If it to my children to play with it.
ps. That doll absolutely does not look like Paris Hilton
I'd use it as a doorstop.
i'd have to f ing retarded. who's gonna let their kid play with that thing unless you're setting her up to be the next top ditzy trashy skank
check my self into the same hospital britney spears went to, because i would know i was CRAZY for paying for the bitch!
SUCK!
BURN IT!
id shoot the shit outta it with my bb gun to see if her head would stay on.
should be shot
will buy a Zaquisha doll as well and make em hump like rabbits
Why is that doll so Fat!! Um and have red hair wtf? WHY is it wearing clothes, that doll don`t look like Paris Hilton. It kind of looks like Lindsey Lohan though if it was thinner…
…. would stamp on her head!!!
I would shove it up Klan_4_life's ass so far he'd puke it up then pull it out of his mouth and shove it back up his ass again for fucking with heath leger.
BURN THE IGNORANT!!!
….am a 9-year old, future skank.
perez why the fuck dont u ever write the negative shit about paris. like when 50 cent told her to get the fuck off the stage at her superbowl party and she cried. that would be gold man. ps i love you
I'd bang it while filming it, then put it on the internet. I'd call it "One night in a Paris Doll" What a dumb bi***.
KILL MYSELF FOR HAVING BOUGHT THE FREAKING PARIS HILTON DOLL!
I would shove it up my ass. I hate that skanky bitch she ugly and a slut
I could not find the valve to blow it up.
I would shave it's head - oh wait that was the other idiot..
I would first burn her on my stove. Then I would swing her around by her hair until her head popped off. After that, I would duct tape the head back on, drive to the Cross Bronx Expressway, and throw her into the middle lane of traffic. I would then sit back and enjoy watching her get run over by tracker trailers and SUV's. Buying this doll might actually be a lot of fun now that I have these plans. When does it come out?
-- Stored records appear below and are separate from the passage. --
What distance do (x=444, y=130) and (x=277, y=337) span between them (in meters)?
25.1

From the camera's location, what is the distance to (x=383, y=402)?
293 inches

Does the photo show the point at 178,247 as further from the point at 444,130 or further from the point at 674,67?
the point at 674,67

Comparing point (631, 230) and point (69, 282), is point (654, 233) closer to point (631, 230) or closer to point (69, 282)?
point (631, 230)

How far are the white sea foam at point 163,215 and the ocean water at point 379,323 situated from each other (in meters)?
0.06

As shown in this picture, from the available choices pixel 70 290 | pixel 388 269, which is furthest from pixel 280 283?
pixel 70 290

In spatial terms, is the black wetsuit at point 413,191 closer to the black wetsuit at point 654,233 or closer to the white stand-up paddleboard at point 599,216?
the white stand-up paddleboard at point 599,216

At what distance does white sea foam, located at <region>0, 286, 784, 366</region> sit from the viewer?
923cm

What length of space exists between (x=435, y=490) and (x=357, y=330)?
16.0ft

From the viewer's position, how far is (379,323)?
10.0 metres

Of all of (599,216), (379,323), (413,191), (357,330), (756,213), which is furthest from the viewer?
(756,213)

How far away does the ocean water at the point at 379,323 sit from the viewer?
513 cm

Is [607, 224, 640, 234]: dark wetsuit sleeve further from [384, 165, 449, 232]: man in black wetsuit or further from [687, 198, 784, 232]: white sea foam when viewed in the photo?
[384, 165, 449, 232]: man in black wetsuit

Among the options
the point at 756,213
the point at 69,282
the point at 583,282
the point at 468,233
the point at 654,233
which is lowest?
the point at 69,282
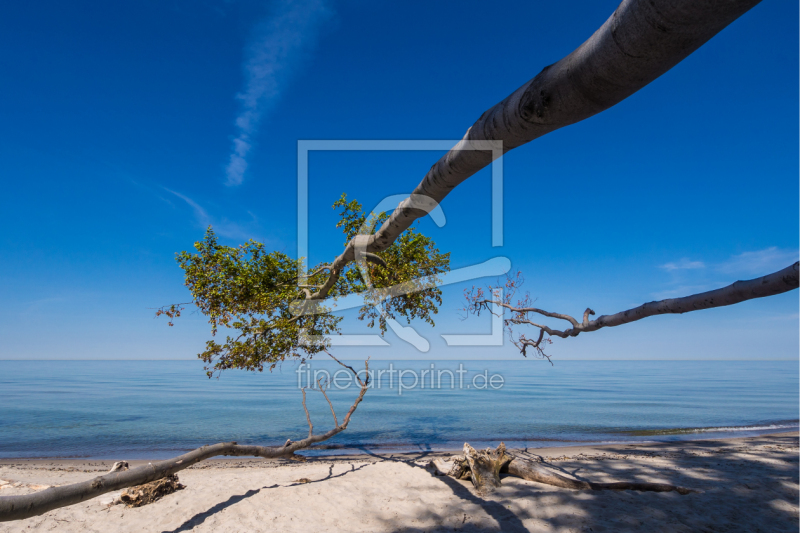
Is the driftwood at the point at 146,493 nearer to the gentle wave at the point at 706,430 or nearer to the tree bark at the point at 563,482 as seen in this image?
the tree bark at the point at 563,482

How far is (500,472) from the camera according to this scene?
8281mm

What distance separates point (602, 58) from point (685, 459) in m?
13.2

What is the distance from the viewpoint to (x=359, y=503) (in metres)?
7.00

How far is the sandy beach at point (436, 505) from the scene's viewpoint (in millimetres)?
5805

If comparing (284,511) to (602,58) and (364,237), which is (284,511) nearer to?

Rip it's head off and shove it up its ass.
I WOULD YELL "GET THE FUCK OFF THE STAGE" TO IT LIKE 50 DID ON SUPERBOWL. hehehehehe
hey KLAN_4_LIFE….get a life asshole!!!!
newayz i would give my puppy a teething toy…look!!!! her vigina is detachable
YYYAAAAAAAAAAYYYYYYYYYYY!!!!!!!!!!!!!!!!!!!!!!!!!!!!!!!!!!!!!!!!!!!!!!!!
if i bought that doll i would have to buy an equally skeezy looking ken doll and barbie night vision camera to make an authentic tape…
I'd nail it to two popsicle sticks and put it in my yard to scare away the crows.